Search code examples
prometheus-alertmanager

Prometheus alert if two expressions are true


I'm trying to create an alert in Prometheus that should notify me if two hosts are unavailable. I have two metrics:

probe_success{instance="host1"}
probe_success{instance="host2"} 

that returns 1 if host availiable and 0 if host unavailable. How I can combine this two metrics in one expression?

I tried using on() probe_success{instance="host1"} == 0 and on() probe_success{instance="host2"} == 0, it works but it only returns the first expression so the email only has labels from host1. It looks like the problem is with only one host.

Also tried sum(probe_success{ instance=~"host1|host2"}) == 0, but here I have no labels at all.

Is there some posibility to create expression with logic like

if((probe_success{instance="host1"}==0) and (probe_success{instance="host2"}==0)){
       notifyMe("host1","host2")
    }

Solution

  • In prometheus, you can create a rule that will alert on each host that is unavailable if none of of them is up.

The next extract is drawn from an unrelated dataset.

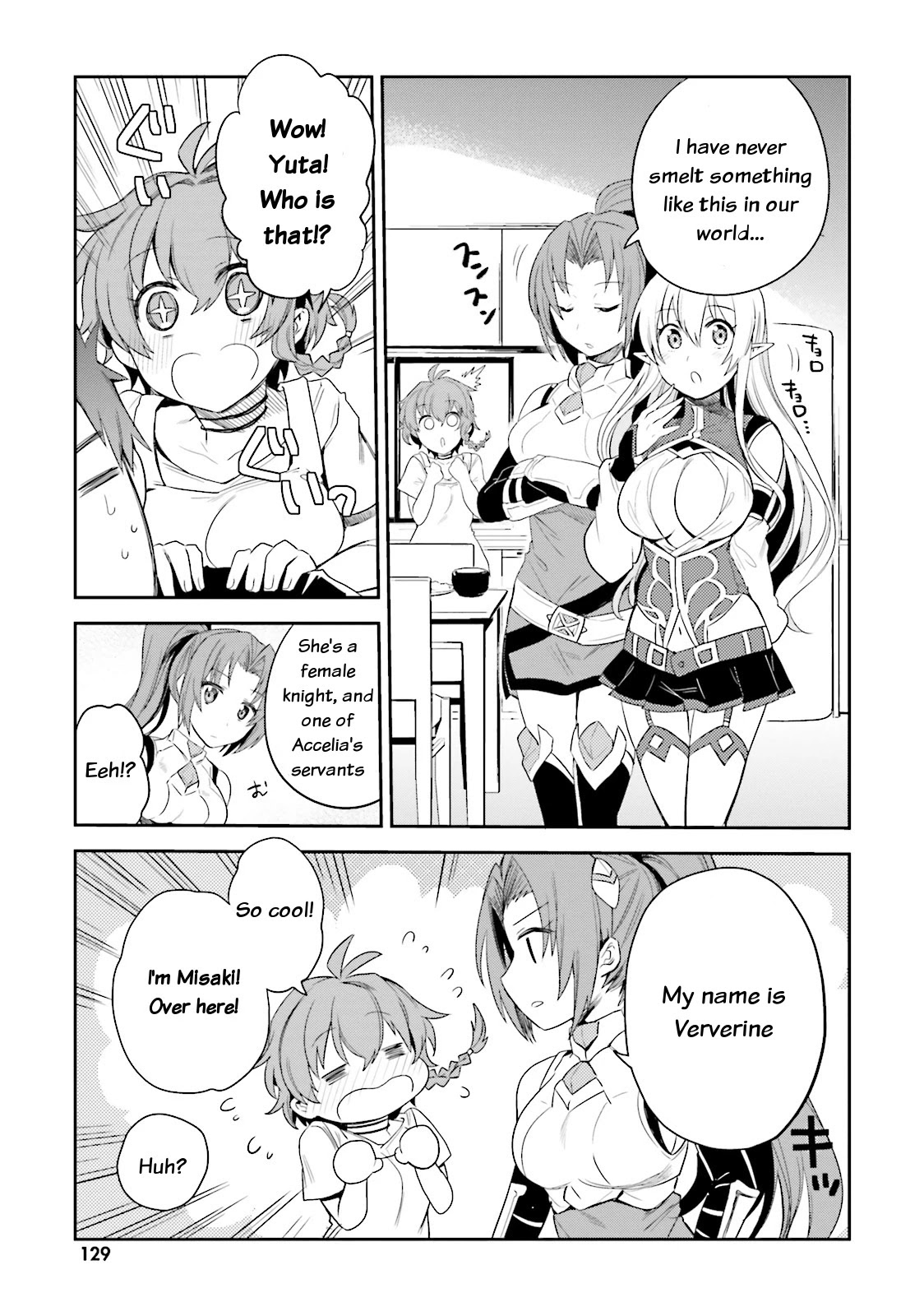 Elf Yome to Hajimeru Isekai Ryoushu Seikatsu Chapter 5 page 9 - Chapter 5: I'm the Lord of another world!?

    - alert: MissingAllHosts
      expr: (probe_success == 0) UNLESS ON() ( sum(probe_success) != 0 )
      ...
    

    Then use alertmanager's grouping for sending a single notification

    routes:
      - match:
          alertname: 'MissingAllHosts'
        group_by: ['alertname']
        group_wait: 1m
        group_interval: 10s
    

    The resulting alert should contain the list of hosts that were expected.